It has been 20 years. Can you believe it? Just about every major figure on Wall Street went to battle in the greatest takeover fight in U.S. history, the contest for control of giant RJR Nabisco, maker of such staples as Camel and Winston cigarettes, Oreos, and just about every cracker you can think of.
The world has never seen anything quite like it, an epic food fight. Investment houses threw themselves with abandon into the signature conflict of the 1980s. With my co-author John Helyar, I wrote a book about it, Barbarians at the Gate (Collins Business, 1990 original publication; update with a new afterword in 2008), which has just been reissued to mark the deal's anniversary. Even today, with the landscape of Wall Street changed forever, the book holds up pretty well—not only a colorful story of greed gone wild but also a useful primer about the way our greatest financiers do business when they think no one is watching.
For this new edition, John and I sat down with a number of the major players, including RJR's heralded CEO, F. Ross Johnson, who started the whole thing with a wrongheaded scheme to buy the company himself. Ross was holed up in merry retirement on a Florida golf course. He has no regrets, he told us. "Hell," he said in his familiar singsong baritone, "the shareholders, they still love me!" And they probably did, those who cashed out at least.
A Bad Deal from the Start
We found Henry Kravis, the man whose firm, KKR, won the fight, just where we'd left him, on a high floor at 9 W. 57th St., the building where much of the book's action took place. He, too, was the same man, graying at the temples, but not without regrets.
In fact, it's fair to say Kravis and his partner, his cousin George Roberts, wished they had never heard the name RJR Nabisco. The deal went bad from the start, when the company was simply unable to operate beneath its new mountain of acquisition debt. Nabisco crumbled like a stale Chips Ahoy, followed soon after by the proud old R.J. Reynolds tobacco company; More than one lawyer, Kravis recalled, told them to file for bankruptcy.

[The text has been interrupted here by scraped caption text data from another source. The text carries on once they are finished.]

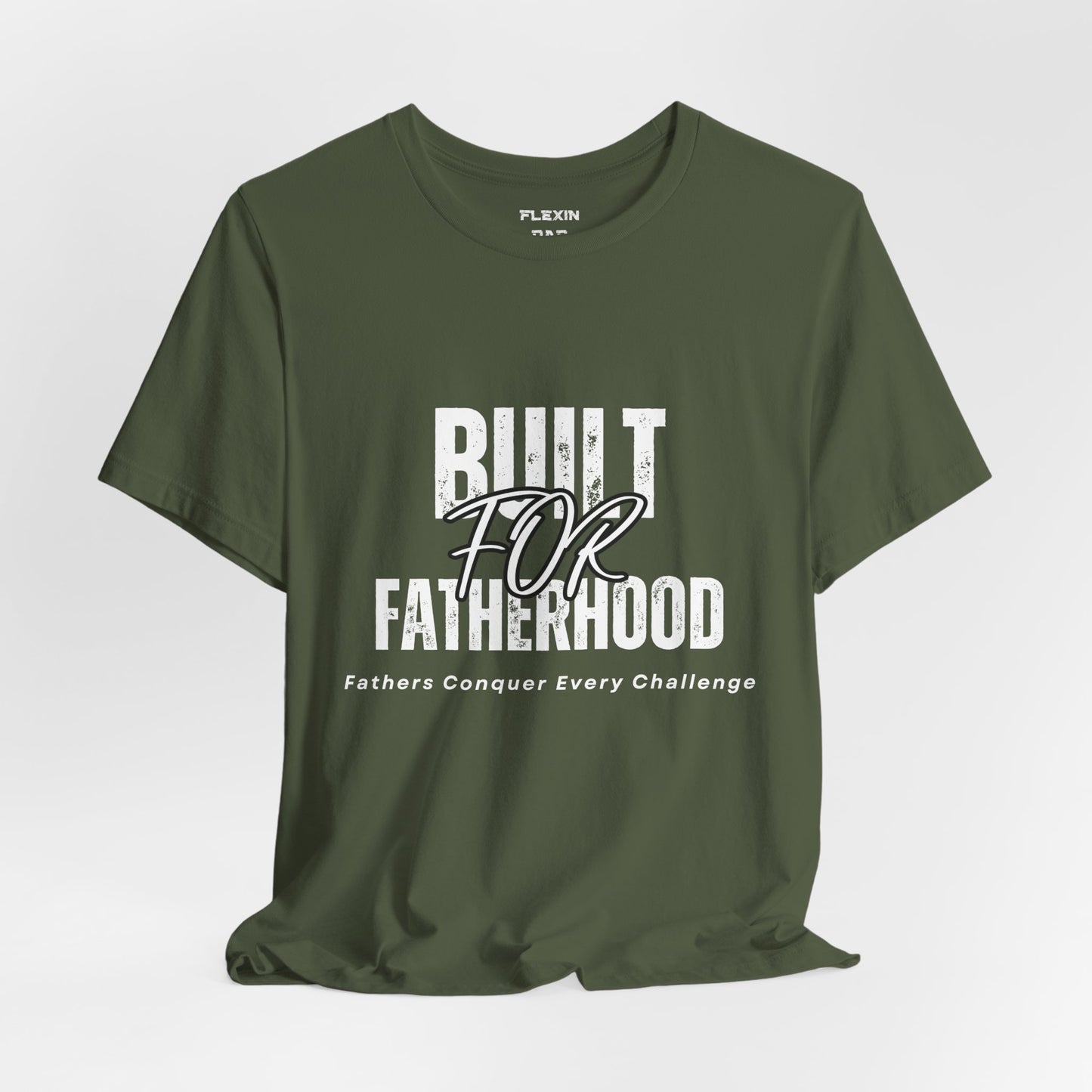 Built For Fatherhood | Conquer Every Challenge Dad T-Shirt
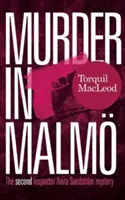 Meurtre à Malm : Le deuxième mystère de l'inspecteur Anita Sundstrom - Murder in Malm: The Second Inspector Anita Sundstrom Mystery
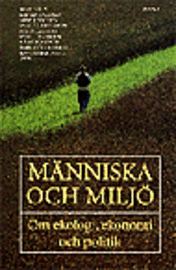 M�nniska och milj� - Om ekologi, ekonomi och politik (h�ftad)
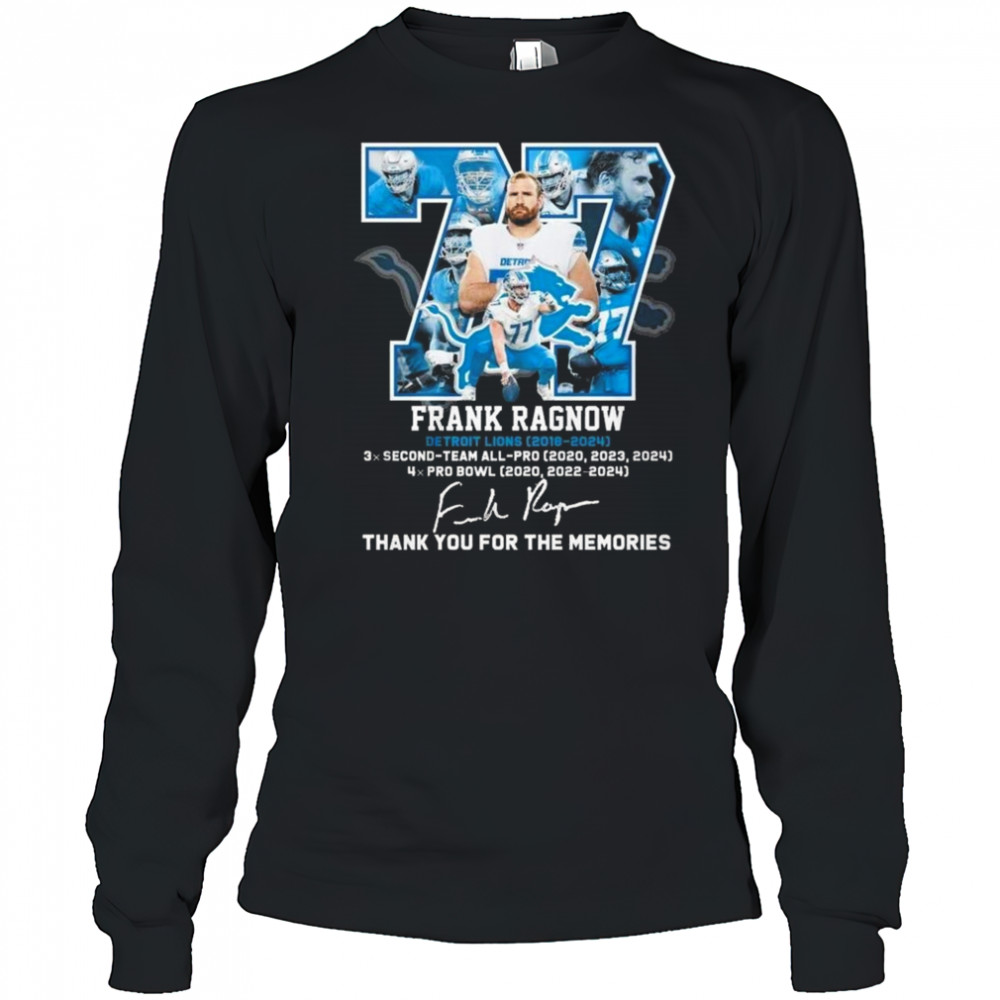77 Frank Ragnow Detroit Lions Team Thank You For Memories 2025 Signature Shirt Long Sleeved
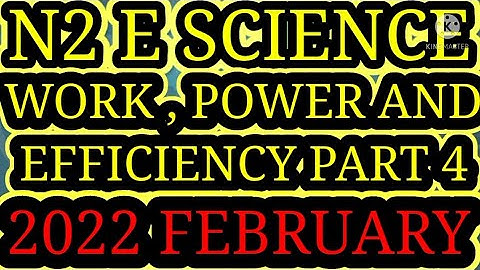 Engineering Science N2 February 2022 Work , Power and Efficiency @mathszoneafricanmotives
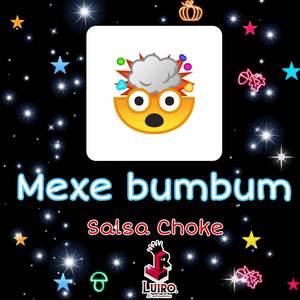 Mexe Bumbum Salsa Choke (2024 Versión remasterizada)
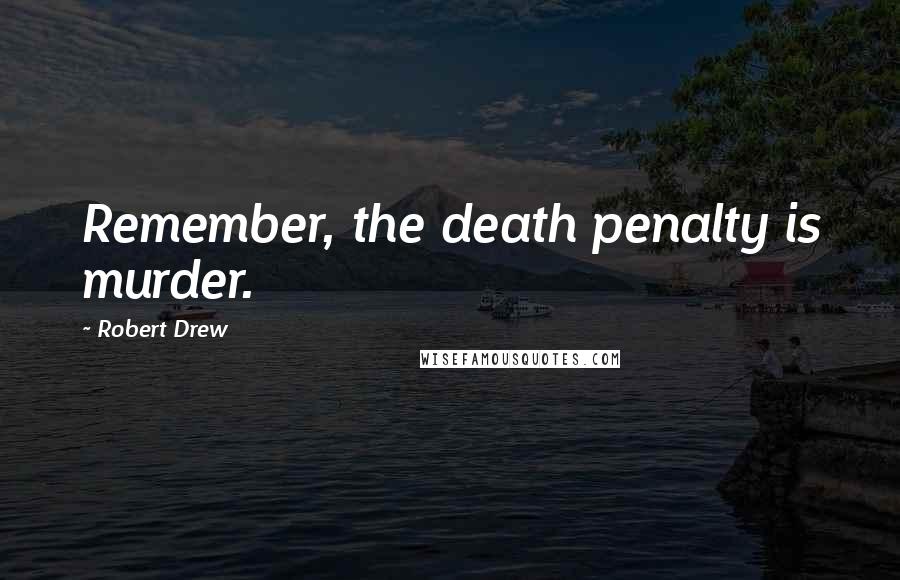 Robert Drew Quotes: Remember, the death penalty is murder.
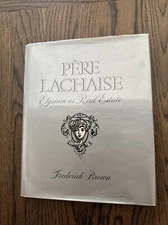 PERE LACHAISE ELYSIUM AS REAL ESTATE By Frederick Brown HC 1973 Cemetery History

They didn't: They sold out instead, swapping their shares for shares in another company they controlled, Borden, but it's clear the RJR deal left a mark on KKR's psyche. The worst part, Kravis volunteered, was the title of the book. It took years, he groused, before people stopped calling them "those Barbarians." Shed no tears for Mr. Kravis, however. Today KKR is doing better than ever.
There were other people to track down, the LBO magnate Ted Forstmann, the public relations maven Linda Robinson, plus many more, and all have survived the past 20 years nicely. We asked many of them if they thought the RJR deal had left any lasting legacy, and for the most part they felt it hadn't. Every great American era seems to have its defining moment, and RJR happened to represent that for the 1980s. Who knows? Maybe in another 20 years we'll all be talking about that super new book someone wrote back in 2009 about the falls of Lehman, Merrill, and Bear Stearns.
It has been a thrill to return to some of our old stomping grounds. Today Wall Street is reeling from its misuse of mortgage-based derivative products, much as 20 years ago it reeled from the misuse of junk bonds and associated leverage. Merrill Lynches and Lehmans will rise and fall, but some things about Wall Street will never change, we believe. America's financial markets run not just on capital but also on fear and human greed, which is not a bad thing, and is unlikely to change anytime soon. The Barbarians? Oh, they're still out there, hunkered down in their velvety caves, waiting for the moment to reemerge and trigger a new boom of some kind, followed a few years later, we're willing to wager, by yet another mammoth bust.